Commenting in June, Scottish dentist Robert Donald said: “If stress levels rise to the point where it affects the way you live and work, it can have serious consequences, including suicide or an early death due to stress-related illnesses.”
Addressing the Westminster Health Forum, Dr Rupert Hoppenbrouwers, the head of the Dental Defence Union, highlighted the high amounts of stress that dentists face, particularly when hauled before an inquiry: “The truth is there are many and various reasons why patients bring complaints and claims and it has never been easier for them to do so. In this climate of criticism, it should not be overlooked that the overwhelming majority of care delivered in dental surgeries is excellent. The rise in challenges to dental professionals inevitably places serious professional and personal pressure on those who are called to account.”

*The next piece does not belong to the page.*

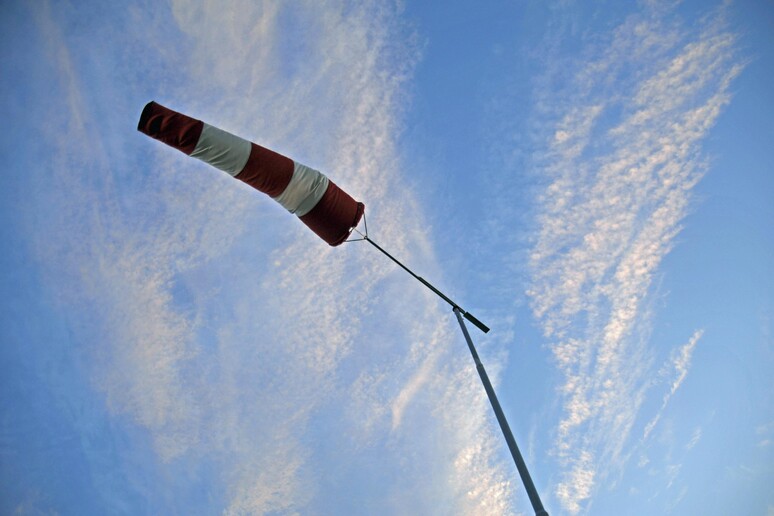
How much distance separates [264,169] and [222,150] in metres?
1.13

Many anecdotal accounts about dentists of all ages leaving the profession due to the stresses paint quite a gloomy picture of where the profession is going. Dentists may be motivated but the morale needed to go alongside that is just as important. The oral health challenges that the nation faces make it essential for a motivated, content profession. So is it all doom and gloom? Or should dentists be more positive about where things are going?